Il résulte de l’instruction que M. A…, ressortissant malien né le 15 mai 1980, a sollicité le 4 décembre 2024, au moyen du téléservice « www.demarches-simplifiees.fr », un rendez-vous en vue de déposer une demande d’admission exceptionnelle au séjour. Cette demande de rendez-vous a fait l’objet d’un classement sans suite le 30 juin 2025 au motif qu’une nouvelle démarche pour les demandes de régularisation à titre exceptionnel avait été mise en place, le message de classement l’invitant à réitérer sa demande de rendez-vous et lui précisant que son dossier serait traité en priorité eu égard à son ancienneté. Conformément à ces indications, l’intéressé a déposé une nouvelle demande le 1er septembre 2025. Toutefois, en dépit de nombreuses relances effectuées sur la messagerie du téléservice de septembre 2025 à avril 2026, M. A… n’a toujours pas obtenu de rendez-vous à cette fin malgré l’annonce faite par l’administration d’un traitement prioritaire de sa nouvelle demande. Par ailleurs, le requérant produit à l’instance des éléments dont il ressort qu’il réside en France depuis 2014, et qui ne sont pas contredits par le préfet de la Seine-Saint-Denis qui n’a pas présenté de mémoire en défense. Dans ces conditions, le requérant doit être regardé comme établissant que la mesure sollicitée, qui ne fait obstacle à l’exécution d’aucune décision administrative, satisfait aux conditions d’urgence et d’utilité, exigées par l’article L. 521-3 du code de justice administrative.
Il y a lieu d’enjoindre au préfet de la Seine-Saint-Denis de communiquer à M. A…, dans un délai de six semaines à compter de la notification de la présente ordonnance, une date de rendez-vous lui permettant de déposer sa demande de titre de séjour et, sous réserve de la complétude de son dossier, de lui délivrer à cette occasion un récépissé de cette demande.
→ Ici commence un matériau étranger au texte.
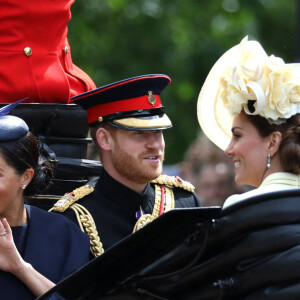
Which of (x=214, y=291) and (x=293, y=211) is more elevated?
(x=293, y=211)

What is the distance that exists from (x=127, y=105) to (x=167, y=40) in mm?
9809

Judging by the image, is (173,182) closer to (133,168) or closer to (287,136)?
(133,168)

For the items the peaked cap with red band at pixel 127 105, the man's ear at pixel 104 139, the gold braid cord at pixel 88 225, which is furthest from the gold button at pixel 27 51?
the gold braid cord at pixel 88 225

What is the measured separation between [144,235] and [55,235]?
0.83 m

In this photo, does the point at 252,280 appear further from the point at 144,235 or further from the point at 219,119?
the point at 219,119

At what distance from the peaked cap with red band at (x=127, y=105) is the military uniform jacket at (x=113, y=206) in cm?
27

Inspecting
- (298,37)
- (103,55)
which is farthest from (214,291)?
(103,55)

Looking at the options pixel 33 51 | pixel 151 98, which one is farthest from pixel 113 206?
pixel 33 51

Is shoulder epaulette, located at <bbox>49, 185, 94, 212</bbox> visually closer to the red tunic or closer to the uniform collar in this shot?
the uniform collar

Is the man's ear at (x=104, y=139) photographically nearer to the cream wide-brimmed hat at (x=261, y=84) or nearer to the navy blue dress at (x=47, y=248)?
the navy blue dress at (x=47, y=248)

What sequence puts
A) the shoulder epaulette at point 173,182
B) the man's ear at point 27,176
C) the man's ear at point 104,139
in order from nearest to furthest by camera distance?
the man's ear at point 27,176 < the man's ear at point 104,139 < the shoulder epaulette at point 173,182

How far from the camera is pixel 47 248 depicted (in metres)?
3.63

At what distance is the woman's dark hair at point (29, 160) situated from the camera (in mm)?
3637

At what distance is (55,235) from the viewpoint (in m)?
3.69
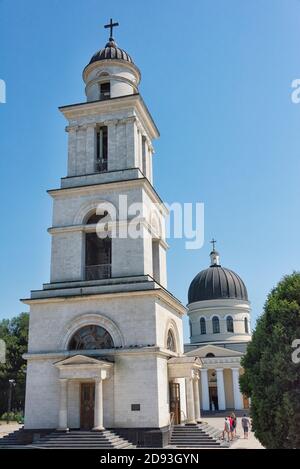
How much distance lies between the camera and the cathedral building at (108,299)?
781 inches

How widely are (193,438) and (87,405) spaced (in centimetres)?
504

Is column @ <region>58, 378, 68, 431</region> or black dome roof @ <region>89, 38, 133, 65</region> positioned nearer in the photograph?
column @ <region>58, 378, 68, 431</region>

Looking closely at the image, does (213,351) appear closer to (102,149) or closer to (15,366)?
(15,366)

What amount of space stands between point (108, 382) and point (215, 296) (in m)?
33.2

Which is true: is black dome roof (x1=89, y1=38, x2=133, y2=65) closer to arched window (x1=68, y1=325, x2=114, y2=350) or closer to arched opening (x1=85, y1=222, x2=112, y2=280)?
arched opening (x1=85, y1=222, x2=112, y2=280)

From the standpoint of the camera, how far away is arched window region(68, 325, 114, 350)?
21.2 meters

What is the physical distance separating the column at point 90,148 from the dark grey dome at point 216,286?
102 ft

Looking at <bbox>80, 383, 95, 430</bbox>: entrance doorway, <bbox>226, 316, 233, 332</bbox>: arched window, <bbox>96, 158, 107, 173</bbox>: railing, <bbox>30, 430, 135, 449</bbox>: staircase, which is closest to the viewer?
<bbox>30, 430, 135, 449</bbox>: staircase

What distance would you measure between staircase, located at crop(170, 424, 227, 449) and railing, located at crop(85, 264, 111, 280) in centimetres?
815

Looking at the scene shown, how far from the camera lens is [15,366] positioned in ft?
160

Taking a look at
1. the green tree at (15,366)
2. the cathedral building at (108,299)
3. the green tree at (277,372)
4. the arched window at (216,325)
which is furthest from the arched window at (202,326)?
the green tree at (277,372)


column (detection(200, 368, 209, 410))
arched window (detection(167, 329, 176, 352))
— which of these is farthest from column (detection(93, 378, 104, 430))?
column (detection(200, 368, 209, 410))

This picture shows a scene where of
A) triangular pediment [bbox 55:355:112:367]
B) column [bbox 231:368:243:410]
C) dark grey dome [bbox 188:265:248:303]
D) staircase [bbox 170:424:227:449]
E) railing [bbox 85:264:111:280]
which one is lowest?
staircase [bbox 170:424:227:449]
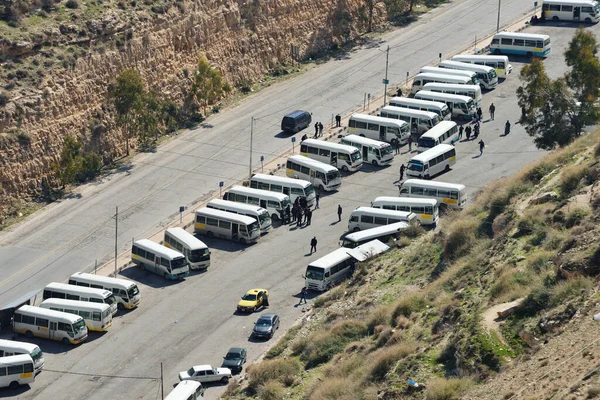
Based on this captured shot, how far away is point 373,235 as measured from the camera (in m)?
63.7

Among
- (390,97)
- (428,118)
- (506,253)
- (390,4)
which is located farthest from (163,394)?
(390,4)

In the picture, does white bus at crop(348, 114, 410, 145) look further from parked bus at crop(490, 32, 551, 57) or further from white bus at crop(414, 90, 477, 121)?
parked bus at crop(490, 32, 551, 57)

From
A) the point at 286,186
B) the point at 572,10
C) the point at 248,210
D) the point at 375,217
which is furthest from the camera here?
the point at 572,10

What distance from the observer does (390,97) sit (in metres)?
86.9

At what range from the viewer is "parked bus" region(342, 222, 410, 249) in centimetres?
6359

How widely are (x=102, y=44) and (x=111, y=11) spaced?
3545 mm

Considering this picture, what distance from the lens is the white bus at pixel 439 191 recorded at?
225 feet

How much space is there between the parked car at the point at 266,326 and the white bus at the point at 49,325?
8579 millimetres

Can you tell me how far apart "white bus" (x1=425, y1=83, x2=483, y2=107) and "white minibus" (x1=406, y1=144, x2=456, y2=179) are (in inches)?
419

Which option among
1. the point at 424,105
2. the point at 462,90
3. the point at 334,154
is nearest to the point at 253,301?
the point at 334,154

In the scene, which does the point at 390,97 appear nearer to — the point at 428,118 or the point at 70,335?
the point at 428,118

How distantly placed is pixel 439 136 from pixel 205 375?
→ 30819 mm

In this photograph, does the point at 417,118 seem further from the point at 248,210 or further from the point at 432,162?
the point at 248,210

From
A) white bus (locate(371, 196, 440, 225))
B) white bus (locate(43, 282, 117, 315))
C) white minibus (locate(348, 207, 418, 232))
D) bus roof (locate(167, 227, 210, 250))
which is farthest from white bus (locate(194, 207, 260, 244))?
white bus (locate(43, 282, 117, 315))
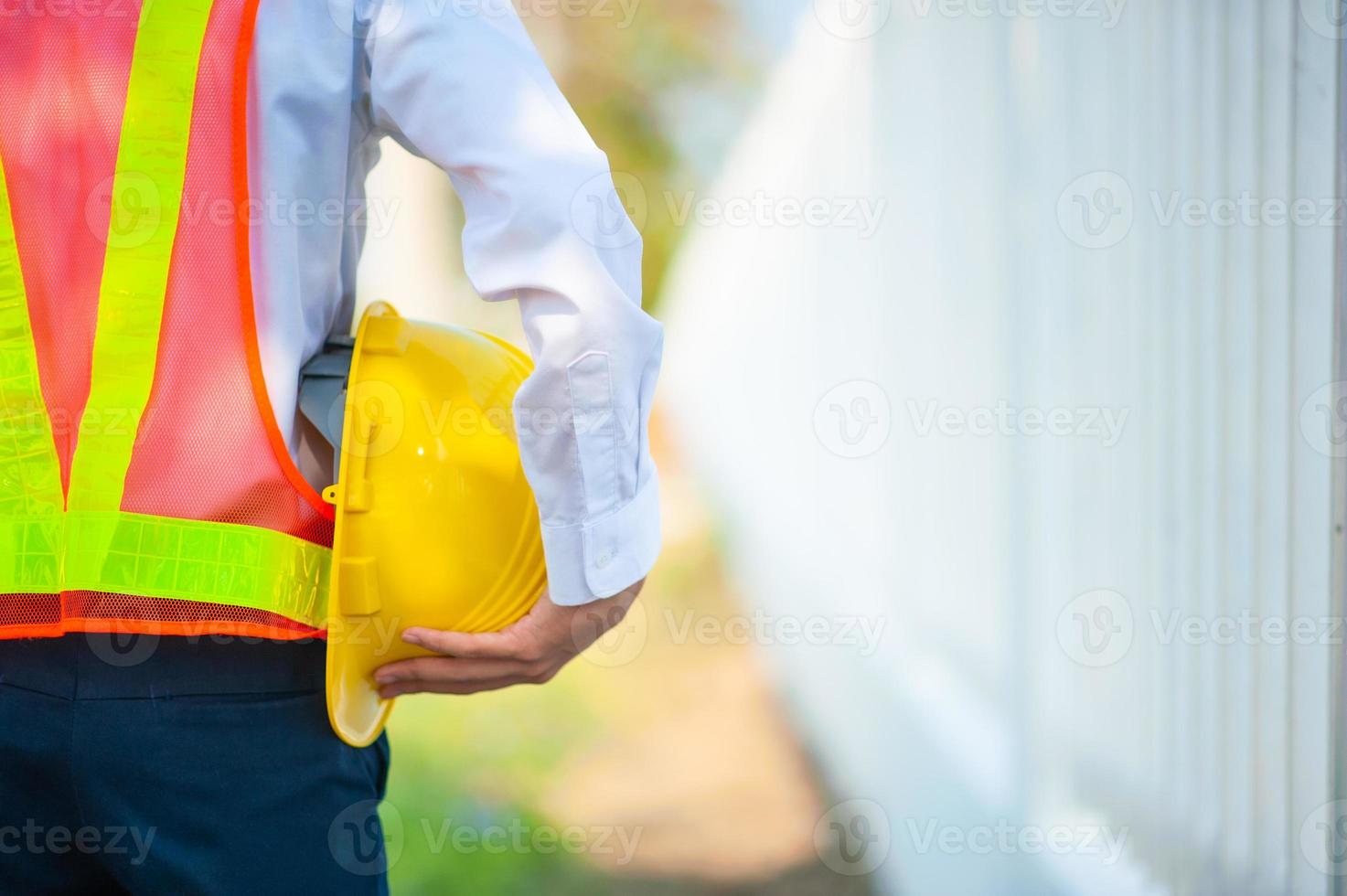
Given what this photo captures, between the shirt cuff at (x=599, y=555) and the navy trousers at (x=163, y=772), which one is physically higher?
the shirt cuff at (x=599, y=555)

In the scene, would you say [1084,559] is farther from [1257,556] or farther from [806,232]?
[806,232]

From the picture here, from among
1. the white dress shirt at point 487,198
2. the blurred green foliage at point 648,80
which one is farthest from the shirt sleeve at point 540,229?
the blurred green foliage at point 648,80

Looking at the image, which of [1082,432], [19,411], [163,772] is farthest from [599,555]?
[1082,432]

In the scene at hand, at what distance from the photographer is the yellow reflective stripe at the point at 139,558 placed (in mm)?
1004

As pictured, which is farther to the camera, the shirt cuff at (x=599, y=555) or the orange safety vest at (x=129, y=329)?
the shirt cuff at (x=599, y=555)

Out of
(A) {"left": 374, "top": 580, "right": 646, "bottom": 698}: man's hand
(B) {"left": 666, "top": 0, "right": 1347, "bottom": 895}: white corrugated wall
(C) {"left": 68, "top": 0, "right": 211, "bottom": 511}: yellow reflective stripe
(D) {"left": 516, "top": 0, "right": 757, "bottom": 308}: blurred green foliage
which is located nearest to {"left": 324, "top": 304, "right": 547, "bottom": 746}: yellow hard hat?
(A) {"left": 374, "top": 580, "right": 646, "bottom": 698}: man's hand

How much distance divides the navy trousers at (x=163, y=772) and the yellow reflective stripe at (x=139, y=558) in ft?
0.16

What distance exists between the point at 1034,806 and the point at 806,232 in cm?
239

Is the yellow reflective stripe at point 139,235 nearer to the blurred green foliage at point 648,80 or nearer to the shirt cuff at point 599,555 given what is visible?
the shirt cuff at point 599,555

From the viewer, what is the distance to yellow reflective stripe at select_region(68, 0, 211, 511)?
1000 mm

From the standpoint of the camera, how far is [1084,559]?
2.37 meters

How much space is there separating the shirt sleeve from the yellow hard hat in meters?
0.11

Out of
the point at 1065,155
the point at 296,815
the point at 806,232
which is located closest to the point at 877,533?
the point at 806,232

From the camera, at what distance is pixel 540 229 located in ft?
3.46
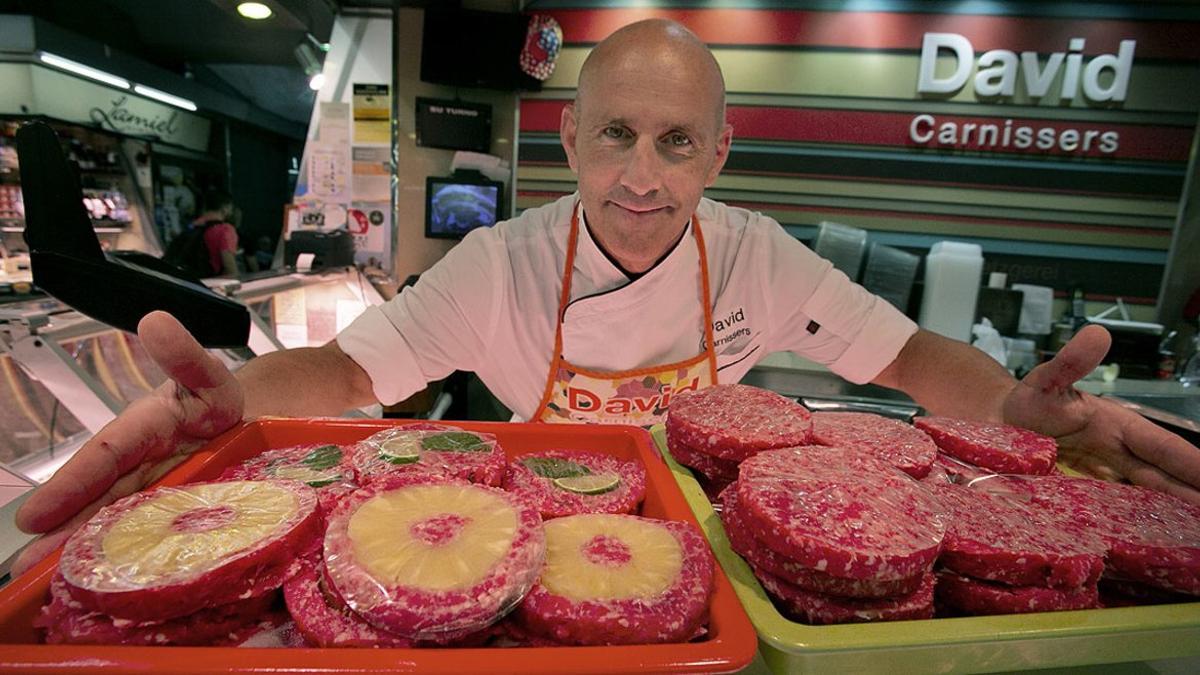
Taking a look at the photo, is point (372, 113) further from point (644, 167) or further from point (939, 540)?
point (939, 540)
Il n’y a toutefois pas lieu d’assortir cette injonction d’une astreinte.
Sur les frais liés au litige :
Il y a lieu, dans les circonstances de l’espèce, de mettre une somme de 800 euros à la charge de l’Etat au titre de l’article L. 761-1 du code de justice administrative.
O R D O N N E :
Article 1er : Il est enjoint au préfet de la Seine-Saint-Denis de communiquer à M. A…, dans un délai de six semaines à compter de la notification de la présente ordonnance, une date de rendez-vous en vue du dépôt de sa demande de titre de séjour et, sous réserve de la complétude de son dossier, de lui délivrer à cette occasion un récépissé de demande de titre de séjour.
Article 2 : L’Etat versera à M. A… une somme de 800 euros au titre de l’article L. 761-1 du code de justice administrative.
Article 3 : Le surplus des conclusions de la requête est rejeté.
Article 4 : La présente ordonnance sera notifiée à M. A… et au ministre de l’intérieur.
Copie en sera adressée au préfet de la Seine-Saint-Denis.
Fait à Montreuil, le 18 mai 2026.
Le juge des référés,
J.-M. Guérin-Lebacq
La République mande et ordonne au ministre de l’intérieur, en ce qui le concerne et à tous commissaires de justice à ce requis en ce qui concerne les voies de droit commun contre les parties privées, de pourvoir à l’exécution de la présente décision.